Records:
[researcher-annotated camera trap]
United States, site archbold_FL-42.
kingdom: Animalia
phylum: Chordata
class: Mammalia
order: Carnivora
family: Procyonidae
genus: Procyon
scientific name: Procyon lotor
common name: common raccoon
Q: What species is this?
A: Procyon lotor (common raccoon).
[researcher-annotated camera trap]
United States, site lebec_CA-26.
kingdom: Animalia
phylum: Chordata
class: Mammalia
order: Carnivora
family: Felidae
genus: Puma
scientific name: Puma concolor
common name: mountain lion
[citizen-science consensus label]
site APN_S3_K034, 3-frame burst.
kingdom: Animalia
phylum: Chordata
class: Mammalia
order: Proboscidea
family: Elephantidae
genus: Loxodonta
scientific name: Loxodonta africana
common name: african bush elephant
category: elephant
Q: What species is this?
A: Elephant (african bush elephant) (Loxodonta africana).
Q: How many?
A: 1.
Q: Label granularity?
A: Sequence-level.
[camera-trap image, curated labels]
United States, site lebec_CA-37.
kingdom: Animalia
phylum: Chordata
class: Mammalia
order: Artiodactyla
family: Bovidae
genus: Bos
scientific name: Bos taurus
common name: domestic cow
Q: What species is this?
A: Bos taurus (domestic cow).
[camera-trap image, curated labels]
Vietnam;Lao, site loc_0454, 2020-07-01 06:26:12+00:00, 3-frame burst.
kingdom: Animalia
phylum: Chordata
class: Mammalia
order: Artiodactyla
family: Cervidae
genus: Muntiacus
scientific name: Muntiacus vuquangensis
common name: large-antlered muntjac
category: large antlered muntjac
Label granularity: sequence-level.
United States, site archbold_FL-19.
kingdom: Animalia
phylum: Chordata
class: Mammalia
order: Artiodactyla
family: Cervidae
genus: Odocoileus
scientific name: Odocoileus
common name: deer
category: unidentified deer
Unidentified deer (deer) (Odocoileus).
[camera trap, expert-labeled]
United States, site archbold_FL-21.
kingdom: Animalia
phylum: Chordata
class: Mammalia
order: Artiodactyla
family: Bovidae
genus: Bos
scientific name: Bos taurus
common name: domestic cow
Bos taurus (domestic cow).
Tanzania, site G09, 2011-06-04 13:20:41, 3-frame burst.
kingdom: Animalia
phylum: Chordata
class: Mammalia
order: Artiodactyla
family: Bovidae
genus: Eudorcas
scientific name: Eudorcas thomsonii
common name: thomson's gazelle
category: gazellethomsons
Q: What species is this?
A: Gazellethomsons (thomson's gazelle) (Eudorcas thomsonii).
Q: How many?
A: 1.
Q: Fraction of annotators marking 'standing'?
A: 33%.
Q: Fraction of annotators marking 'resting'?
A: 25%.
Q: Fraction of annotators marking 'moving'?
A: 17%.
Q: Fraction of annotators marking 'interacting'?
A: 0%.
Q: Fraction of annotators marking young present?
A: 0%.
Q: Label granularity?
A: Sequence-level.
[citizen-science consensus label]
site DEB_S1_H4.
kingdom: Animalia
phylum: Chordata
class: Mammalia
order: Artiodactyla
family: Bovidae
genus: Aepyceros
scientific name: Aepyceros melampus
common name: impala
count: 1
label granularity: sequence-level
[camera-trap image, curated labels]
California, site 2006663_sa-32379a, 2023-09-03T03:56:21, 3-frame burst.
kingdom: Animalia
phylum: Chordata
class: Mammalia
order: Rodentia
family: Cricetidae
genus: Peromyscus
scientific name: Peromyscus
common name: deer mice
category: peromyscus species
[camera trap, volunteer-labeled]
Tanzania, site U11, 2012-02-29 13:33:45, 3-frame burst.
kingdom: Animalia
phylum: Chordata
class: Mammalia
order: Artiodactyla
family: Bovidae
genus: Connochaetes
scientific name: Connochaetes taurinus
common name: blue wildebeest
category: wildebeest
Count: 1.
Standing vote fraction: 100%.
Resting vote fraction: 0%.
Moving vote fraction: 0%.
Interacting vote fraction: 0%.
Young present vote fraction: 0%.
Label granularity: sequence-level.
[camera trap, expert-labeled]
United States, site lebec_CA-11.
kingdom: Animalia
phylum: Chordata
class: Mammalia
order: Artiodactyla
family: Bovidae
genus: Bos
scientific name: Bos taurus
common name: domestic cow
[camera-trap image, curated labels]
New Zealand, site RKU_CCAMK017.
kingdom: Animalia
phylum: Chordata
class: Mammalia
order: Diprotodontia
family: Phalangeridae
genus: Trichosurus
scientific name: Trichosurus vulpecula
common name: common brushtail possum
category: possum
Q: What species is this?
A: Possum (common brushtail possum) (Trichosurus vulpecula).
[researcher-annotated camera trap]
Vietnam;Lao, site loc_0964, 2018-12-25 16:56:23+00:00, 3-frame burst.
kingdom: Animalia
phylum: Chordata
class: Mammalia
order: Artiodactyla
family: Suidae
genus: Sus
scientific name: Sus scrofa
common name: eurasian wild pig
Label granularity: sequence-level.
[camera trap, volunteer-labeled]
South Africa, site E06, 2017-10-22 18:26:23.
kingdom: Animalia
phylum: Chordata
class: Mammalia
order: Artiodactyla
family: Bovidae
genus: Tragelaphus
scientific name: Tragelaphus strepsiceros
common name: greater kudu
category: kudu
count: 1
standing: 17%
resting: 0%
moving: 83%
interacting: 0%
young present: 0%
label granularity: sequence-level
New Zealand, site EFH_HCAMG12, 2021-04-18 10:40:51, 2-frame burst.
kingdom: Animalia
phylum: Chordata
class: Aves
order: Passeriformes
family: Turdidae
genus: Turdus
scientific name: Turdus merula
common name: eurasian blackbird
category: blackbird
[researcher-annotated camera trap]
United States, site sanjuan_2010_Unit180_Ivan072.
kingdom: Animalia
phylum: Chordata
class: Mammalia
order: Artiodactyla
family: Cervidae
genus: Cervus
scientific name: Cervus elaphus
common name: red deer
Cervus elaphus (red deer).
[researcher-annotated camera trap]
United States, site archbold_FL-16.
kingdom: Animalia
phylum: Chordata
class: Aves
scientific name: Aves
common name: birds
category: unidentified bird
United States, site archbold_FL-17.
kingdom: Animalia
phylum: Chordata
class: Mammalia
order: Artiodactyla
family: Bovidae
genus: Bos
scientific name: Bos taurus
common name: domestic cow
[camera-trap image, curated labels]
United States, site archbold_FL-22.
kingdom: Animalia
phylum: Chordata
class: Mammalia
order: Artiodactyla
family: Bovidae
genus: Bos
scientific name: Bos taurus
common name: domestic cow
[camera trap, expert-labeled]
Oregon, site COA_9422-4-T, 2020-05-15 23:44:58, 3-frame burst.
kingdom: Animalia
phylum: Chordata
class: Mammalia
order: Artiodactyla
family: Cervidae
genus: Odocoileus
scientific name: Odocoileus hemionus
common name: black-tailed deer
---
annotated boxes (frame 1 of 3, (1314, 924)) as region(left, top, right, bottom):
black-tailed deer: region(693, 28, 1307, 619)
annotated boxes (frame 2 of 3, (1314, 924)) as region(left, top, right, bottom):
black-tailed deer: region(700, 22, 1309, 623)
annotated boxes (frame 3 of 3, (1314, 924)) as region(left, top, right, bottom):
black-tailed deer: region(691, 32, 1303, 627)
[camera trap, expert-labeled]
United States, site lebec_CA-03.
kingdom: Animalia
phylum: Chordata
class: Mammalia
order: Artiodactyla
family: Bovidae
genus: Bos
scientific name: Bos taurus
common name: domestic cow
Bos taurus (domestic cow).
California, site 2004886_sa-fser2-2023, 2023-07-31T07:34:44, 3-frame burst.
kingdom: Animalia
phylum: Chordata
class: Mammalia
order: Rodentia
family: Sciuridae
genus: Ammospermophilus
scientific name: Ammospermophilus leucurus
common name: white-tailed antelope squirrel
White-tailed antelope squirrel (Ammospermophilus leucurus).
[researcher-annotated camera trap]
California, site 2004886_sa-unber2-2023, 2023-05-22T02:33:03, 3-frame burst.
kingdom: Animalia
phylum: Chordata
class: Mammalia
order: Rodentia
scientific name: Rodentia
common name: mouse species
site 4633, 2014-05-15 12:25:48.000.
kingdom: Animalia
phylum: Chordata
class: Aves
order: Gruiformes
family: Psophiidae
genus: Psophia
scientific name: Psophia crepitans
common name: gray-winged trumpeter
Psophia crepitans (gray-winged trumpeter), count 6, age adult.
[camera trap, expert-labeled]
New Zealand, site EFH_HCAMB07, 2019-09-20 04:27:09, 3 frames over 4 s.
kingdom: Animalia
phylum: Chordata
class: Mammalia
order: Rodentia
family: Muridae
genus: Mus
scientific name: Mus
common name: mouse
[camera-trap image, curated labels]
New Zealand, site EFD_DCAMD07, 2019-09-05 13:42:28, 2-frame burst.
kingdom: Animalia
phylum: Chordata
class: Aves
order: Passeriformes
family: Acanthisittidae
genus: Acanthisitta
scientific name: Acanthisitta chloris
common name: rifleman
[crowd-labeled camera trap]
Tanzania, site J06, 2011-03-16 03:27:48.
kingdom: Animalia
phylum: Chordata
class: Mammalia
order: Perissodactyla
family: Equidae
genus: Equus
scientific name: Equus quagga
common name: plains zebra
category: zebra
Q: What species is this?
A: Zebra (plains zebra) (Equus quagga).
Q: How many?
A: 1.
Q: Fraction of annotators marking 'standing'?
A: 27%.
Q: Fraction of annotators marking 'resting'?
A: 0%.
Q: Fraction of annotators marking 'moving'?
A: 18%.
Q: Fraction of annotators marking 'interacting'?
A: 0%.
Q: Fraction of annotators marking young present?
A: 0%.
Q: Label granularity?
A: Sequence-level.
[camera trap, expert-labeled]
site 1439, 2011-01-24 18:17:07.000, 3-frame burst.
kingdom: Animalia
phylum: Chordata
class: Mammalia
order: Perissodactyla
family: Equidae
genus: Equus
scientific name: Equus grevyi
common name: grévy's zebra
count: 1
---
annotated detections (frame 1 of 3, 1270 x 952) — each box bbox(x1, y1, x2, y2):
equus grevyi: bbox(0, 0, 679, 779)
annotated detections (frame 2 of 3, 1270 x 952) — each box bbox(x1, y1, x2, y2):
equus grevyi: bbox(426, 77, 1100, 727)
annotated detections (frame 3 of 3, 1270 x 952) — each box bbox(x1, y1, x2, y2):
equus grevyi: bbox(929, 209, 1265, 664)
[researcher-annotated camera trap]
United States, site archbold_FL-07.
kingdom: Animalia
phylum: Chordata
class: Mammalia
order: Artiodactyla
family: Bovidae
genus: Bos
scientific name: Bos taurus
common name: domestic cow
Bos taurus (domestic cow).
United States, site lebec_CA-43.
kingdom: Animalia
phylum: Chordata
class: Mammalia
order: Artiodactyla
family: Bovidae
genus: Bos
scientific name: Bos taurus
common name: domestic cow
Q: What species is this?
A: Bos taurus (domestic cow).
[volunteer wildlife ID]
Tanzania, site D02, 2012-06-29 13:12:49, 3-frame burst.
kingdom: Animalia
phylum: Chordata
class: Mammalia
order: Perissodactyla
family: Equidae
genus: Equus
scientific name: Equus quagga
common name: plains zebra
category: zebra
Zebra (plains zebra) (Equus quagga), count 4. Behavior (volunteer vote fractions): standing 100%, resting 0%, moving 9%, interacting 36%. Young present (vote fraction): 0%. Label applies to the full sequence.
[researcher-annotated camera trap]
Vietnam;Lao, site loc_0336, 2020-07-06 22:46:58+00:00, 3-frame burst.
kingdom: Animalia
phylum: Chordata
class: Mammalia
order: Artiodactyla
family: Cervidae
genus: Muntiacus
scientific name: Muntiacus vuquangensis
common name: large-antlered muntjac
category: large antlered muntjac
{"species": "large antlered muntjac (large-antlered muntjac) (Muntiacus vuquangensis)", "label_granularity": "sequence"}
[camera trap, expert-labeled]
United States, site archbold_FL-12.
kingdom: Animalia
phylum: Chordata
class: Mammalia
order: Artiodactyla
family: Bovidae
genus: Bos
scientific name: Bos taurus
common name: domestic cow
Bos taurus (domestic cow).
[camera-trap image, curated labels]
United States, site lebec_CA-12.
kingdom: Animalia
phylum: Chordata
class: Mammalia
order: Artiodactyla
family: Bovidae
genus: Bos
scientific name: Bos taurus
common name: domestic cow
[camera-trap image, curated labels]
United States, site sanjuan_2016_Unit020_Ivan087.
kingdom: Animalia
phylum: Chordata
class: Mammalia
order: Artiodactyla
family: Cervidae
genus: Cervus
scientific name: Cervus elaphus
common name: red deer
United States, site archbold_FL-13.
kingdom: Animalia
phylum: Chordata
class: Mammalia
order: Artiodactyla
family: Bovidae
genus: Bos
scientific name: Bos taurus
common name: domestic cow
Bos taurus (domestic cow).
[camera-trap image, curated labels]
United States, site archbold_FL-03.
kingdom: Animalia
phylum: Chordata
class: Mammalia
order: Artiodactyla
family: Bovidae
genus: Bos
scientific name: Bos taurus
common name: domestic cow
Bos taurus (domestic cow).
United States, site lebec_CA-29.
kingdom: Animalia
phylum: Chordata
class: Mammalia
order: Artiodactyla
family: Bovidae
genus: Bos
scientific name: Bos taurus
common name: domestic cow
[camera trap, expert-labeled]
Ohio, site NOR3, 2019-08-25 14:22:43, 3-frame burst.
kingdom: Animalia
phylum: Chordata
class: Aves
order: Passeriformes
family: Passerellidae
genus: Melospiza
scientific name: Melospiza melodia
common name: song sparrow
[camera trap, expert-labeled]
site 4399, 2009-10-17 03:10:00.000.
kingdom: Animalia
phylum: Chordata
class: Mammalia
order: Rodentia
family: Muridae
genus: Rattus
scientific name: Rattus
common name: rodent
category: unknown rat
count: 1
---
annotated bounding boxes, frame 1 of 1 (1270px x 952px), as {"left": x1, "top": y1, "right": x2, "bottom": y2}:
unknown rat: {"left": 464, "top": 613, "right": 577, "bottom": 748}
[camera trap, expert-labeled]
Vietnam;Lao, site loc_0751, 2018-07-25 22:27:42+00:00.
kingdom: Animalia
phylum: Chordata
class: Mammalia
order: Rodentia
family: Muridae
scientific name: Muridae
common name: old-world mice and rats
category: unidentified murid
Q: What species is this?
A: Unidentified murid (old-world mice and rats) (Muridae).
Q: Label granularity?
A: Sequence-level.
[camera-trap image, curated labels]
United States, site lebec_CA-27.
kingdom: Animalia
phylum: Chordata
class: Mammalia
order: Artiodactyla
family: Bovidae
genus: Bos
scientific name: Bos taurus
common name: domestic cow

What you are asked to do:
Restate, word for word and with nothing added, the lines from the first line of the listing through the one where "common name: thomson's gazelle" stands.

Task result:
[researcher-annotated camera trap]
United States, site archbold_FL-42.
kingdom: Animalia
phylum: Chordata
class: Mammalia
order: Carnivora
family: Procyonidae
genus: Procyon
scientific name: Procyon lotor
common name: common raccoon
Q: What species is this?
A: Procyon lotor (common raccoon).
[researcher-annotated camera trap]
United States, site lebec_CA-26.
kingdom: Animalia
phylum: Chordata
class: Mammalia
order: Carnivora
family: Felidae
genus: Puma
scientific name: Puma concolor
common name: mountain lion
[citizen-science consensus label]
site APN_S3_K034, 3-frame burst.
kingdom: Animalia
phylum: Chordata
class: Mammalia
order: Proboscidea
family: Elephantidae
genus: Loxodonta
scientific name: Loxodonta africana
common name: african bush elephant
category: elephant
Q: What species is this?
A: Elephant (african bush elephant) (Loxodonta africana).
Q: How many?
A: 1.
Q: Label granularity?
A: Sequence-level.
[camera-trap image, curated labels]
United States, site lebec_CA-37.
kingdom: Animalia
phylum: Chordata
class: Mammalia
order: Artiodactyla
family: Bovidae
genus: Bos
scientific name: Bos taurus
common name: domestic cow
Q: What species is this?
A: Bos taurus (domestic cow).
[camera-trap image, curated labels]
Vietnam;Lao, site loc_0454, 2020-07-01 06:26:12+00:00, 3-frame burst.
kingdom: Animalia
phylum: Chordata
class: Mammalia
order: Artiodactyla
family: Cervidae
genus: Muntiacus
scientific name: Muntiacus vuquangensis
common name: large-antlered muntjac
category: large antlered muntjac
Label granularity: sequence-level.
United States, site archbold_FL-19.
kingdom: Animalia
phylum: Chordata
class: Mammalia
order: Artiodactyla
family: Cervidae
genus: Odocoileus
scientific name: Odocoileus
common name: deer
category: unidentified deer
Unidentified deer (deer) (Odocoileus).
[camera trap, expert-labeled]
United States, site archbold_FL-21.
kingdom: Animalia
phylum: Chordata
class: Mammalia
order: Artiodactyla
family: Bovidae
genus: Bos
scientific name: Bos taurus
common name: domestic cow
Bos taurus (domestic cow).
Tanzania, site G09, 2011-06-04 13:20:41, 3-frame burst.
kingdom: Animalia
phylum: Chordata
class: Mammalia
order: Artiodactyla
family: Bovidae
genus: Eudorcas
scientific name: Eudorcas thomsonii
common name: thomson's gazelle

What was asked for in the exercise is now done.